Stored items from a collection:
○ ○ ○ ○ ○
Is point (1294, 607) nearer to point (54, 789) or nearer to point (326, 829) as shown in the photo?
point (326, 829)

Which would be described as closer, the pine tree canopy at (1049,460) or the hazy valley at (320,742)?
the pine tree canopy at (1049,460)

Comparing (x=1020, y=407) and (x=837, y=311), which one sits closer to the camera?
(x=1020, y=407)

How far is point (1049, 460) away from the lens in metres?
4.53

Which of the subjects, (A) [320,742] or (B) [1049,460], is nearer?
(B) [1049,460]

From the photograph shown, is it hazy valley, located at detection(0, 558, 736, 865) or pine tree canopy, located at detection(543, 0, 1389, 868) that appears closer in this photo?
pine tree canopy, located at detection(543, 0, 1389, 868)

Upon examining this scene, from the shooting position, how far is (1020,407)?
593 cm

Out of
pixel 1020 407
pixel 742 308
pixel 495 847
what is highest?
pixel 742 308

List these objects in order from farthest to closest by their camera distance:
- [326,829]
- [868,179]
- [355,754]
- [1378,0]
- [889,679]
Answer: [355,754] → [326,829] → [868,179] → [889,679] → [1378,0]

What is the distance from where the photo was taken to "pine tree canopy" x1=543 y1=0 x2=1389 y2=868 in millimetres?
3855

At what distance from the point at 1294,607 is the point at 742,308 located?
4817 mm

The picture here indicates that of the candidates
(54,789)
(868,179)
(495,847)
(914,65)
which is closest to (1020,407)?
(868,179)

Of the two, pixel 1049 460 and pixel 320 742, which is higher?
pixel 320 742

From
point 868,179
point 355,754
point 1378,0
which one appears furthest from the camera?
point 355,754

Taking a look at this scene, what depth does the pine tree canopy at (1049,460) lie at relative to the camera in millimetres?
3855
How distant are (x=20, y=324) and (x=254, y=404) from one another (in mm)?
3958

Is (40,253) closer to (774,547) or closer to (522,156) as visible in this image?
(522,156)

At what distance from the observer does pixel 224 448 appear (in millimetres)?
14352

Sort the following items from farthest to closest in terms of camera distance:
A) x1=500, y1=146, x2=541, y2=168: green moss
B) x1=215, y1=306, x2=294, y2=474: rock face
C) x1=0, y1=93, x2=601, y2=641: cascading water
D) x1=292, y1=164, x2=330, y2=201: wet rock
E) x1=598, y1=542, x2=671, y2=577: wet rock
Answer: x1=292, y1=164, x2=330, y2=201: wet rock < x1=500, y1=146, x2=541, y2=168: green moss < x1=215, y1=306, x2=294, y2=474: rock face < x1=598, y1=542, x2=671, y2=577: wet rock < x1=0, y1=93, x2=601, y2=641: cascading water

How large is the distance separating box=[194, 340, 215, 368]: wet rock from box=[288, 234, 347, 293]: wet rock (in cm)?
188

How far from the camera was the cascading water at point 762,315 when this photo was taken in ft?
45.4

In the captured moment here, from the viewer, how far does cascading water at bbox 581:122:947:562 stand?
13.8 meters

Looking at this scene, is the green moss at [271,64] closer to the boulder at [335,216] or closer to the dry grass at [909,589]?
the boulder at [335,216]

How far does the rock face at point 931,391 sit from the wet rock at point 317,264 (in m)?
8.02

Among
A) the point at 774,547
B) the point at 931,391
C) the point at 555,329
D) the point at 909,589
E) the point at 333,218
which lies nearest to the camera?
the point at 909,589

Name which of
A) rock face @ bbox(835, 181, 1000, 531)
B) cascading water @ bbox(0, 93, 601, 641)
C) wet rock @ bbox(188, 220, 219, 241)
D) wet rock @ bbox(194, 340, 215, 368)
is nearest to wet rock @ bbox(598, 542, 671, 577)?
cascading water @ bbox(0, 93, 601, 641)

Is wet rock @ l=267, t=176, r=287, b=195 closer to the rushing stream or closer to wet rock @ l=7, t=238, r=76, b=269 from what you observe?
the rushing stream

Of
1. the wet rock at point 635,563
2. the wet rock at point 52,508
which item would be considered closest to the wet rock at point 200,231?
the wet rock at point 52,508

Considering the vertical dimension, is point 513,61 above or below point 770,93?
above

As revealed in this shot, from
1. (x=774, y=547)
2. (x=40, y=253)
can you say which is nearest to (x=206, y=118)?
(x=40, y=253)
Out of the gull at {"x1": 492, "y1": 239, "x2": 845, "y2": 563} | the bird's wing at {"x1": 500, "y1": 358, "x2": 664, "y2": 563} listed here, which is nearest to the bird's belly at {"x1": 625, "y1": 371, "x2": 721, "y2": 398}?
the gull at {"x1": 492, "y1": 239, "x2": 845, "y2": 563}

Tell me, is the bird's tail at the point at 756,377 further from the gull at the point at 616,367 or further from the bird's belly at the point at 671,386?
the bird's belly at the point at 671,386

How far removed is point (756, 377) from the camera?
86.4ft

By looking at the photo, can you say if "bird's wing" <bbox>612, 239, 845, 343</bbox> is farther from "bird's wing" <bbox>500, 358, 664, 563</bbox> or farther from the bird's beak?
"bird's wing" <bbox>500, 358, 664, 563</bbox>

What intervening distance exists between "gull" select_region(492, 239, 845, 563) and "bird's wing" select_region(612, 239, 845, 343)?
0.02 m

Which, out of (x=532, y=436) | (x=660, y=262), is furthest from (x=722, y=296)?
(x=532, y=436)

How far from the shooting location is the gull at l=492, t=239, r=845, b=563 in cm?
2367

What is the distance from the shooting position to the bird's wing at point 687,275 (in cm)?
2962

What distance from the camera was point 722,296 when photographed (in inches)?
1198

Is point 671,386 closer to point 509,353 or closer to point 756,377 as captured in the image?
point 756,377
○ ○ ○ ○ ○
▶ **AIM**: Copy every line of the listing above without a single change, from the first line through the last.

▶ **REPLY TO THE TASK**:
Is point (1294, 607) nearer to point (54, 789) or nearer to point (326, 829) as shown in the photo?
point (326, 829)

Which would be described as closer, the pine tree canopy at (1049,460) or the hazy valley at (320,742)?
the pine tree canopy at (1049,460)

Comparing (x=1020, y=407) and (x=837, y=311), which one sits closer to the camera?
(x=1020, y=407)

How far is point (1049, 460) away from the lens in metres?
4.53

Which of the subjects, (A) [320,742] or (B) [1049,460], is nearer?
(B) [1049,460]

From the photograph shown, is it hazy valley, located at detection(0, 558, 736, 865) or pine tree canopy, located at detection(543, 0, 1389, 868) that appears closer in this photo?
pine tree canopy, located at detection(543, 0, 1389, 868)

Upon examining this scene, from the shooting position, how far is (1020,407)?
593 cm

Out of
pixel 1020 407
pixel 742 308
pixel 495 847
what is highest?
pixel 742 308

List these objects in order from farthest to closest by their camera distance:
- [326,829]
- [868,179]
- [355,754]
- [1378,0]
- [889,679]
Answer: [355,754] → [326,829] → [868,179] → [889,679] → [1378,0]

What is the distance from where the photo was taken to "pine tree canopy" x1=543 y1=0 x2=1389 y2=868 in millimetres?
3855

At what distance from the point at 1294,607 is the point at 742,308 located?
4817 mm

The picture here indicates that of the candidates
(54,789)
(868,179)
(495,847)
(914,65)
which is closest to (1020,407)?
(868,179)

Of the two, pixel 1049 460 and pixel 320 742, which is higher?
pixel 320 742

From
point 868,179
point 355,754
point 1378,0
which one appears furthest from the camera?
point 355,754

Taking a look at this scene, what depth does the pine tree canopy at (1049,460) lie at relative to the camera in millimetres?
3855
How distant are (x=20, y=324) and (x=254, y=404) from one another (in mm)?
3958

Is (40,253) closer to (774,547) or closer to (522,156) as visible in this image?
(522,156)

At what distance from the observer does pixel 224 448 appear (in millimetres)?
14352

Sort the following items from farthest to closest in terms of camera distance:
A) x1=500, y1=146, x2=541, y2=168: green moss
B) x1=215, y1=306, x2=294, y2=474: rock face
C) x1=0, y1=93, x2=601, y2=641: cascading water
D) x1=292, y1=164, x2=330, y2=201: wet rock
E) x1=598, y1=542, x2=671, y2=577: wet rock
Answer: x1=292, y1=164, x2=330, y2=201: wet rock < x1=500, y1=146, x2=541, y2=168: green moss < x1=215, y1=306, x2=294, y2=474: rock face < x1=598, y1=542, x2=671, y2=577: wet rock < x1=0, y1=93, x2=601, y2=641: cascading water

How large is the distance separating box=[194, 340, 215, 368]: wet rock from box=[288, 234, 347, 293]: wet rock (in cm)?
188

How far from the camera was the cascading water at point 762,315 when this photo was taken in ft?
45.4

In the captured moment here, from the viewer, how far does cascading water at bbox 581:122:947:562 stand?
13.8 meters

Looking at this scene, is the green moss at [271,64] closer to the boulder at [335,216] or closer to the dry grass at [909,589]?
the boulder at [335,216]

How far does the rock face at point 931,391 sit from the wet rock at point 317,264 (in m)?
8.02

Among
A) the point at 774,547
B) the point at 931,391
C) the point at 555,329
D) the point at 909,589
E) the point at 333,218
which lies nearest to the camera?
the point at 909,589

Name which of
A) rock face @ bbox(835, 181, 1000, 531)
B) cascading water @ bbox(0, 93, 601, 641)
C) wet rock @ bbox(188, 220, 219, 241)
D) wet rock @ bbox(194, 340, 215, 368)
is nearest to wet rock @ bbox(598, 542, 671, 577)?
cascading water @ bbox(0, 93, 601, 641)

Is wet rock @ l=267, t=176, r=287, b=195 closer to the rushing stream or closer to wet rock @ l=7, t=238, r=76, b=269 from what you observe?
the rushing stream

Of
1. the wet rock at point 635,563
2. the wet rock at point 52,508
which item would be considered closest to the wet rock at point 200,231?
the wet rock at point 52,508

Considering the vertical dimension, is point 513,61 above or below point 770,93?
above

As revealed in this shot, from
1. (x=774, y=547)
2. (x=40, y=253)
can you say which is nearest to (x=206, y=118)?
(x=40, y=253)
Out of the gull at {"x1": 492, "y1": 239, "x2": 845, "y2": 563} | the bird's wing at {"x1": 500, "y1": 358, "x2": 664, "y2": 563} listed here, which is nearest to the bird's belly at {"x1": 625, "y1": 371, "x2": 721, "y2": 398}?
the gull at {"x1": 492, "y1": 239, "x2": 845, "y2": 563}

Tell me, is the bird's tail at the point at 756,377 further from the gull at the point at 616,367 or further from the bird's belly at the point at 671,386?
the bird's belly at the point at 671,386

How far removed is point (756, 377) from the camera?
86.4ft

By looking at the photo, can you say if "bird's wing" <bbox>612, 239, 845, 343</bbox> is farther from "bird's wing" <bbox>500, 358, 664, 563</bbox> or farther from the bird's beak?
"bird's wing" <bbox>500, 358, 664, 563</bbox>

What intervening distance exists between "gull" select_region(492, 239, 845, 563) and "bird's wing" select_region(612, 239, 845, 343)?
0.02 m

Which, out of (x=532, y=436) | (x=660, y=262), is furthest from (x=722, y=296)?
(x=532, y=436)

How far from the shooting location is the gull at l=492, t=239, r=845, b=563 in cm?
2367

What is the distance from the shooting position to the bird's wing at point 687,275 (in cm)?
2962

What distance from the camera was point 722,296 when photographed (in inches)?
1198

Is point 671,386 closer to point 509,353 or closer to point 756,377 as captured in the image?
point 756,377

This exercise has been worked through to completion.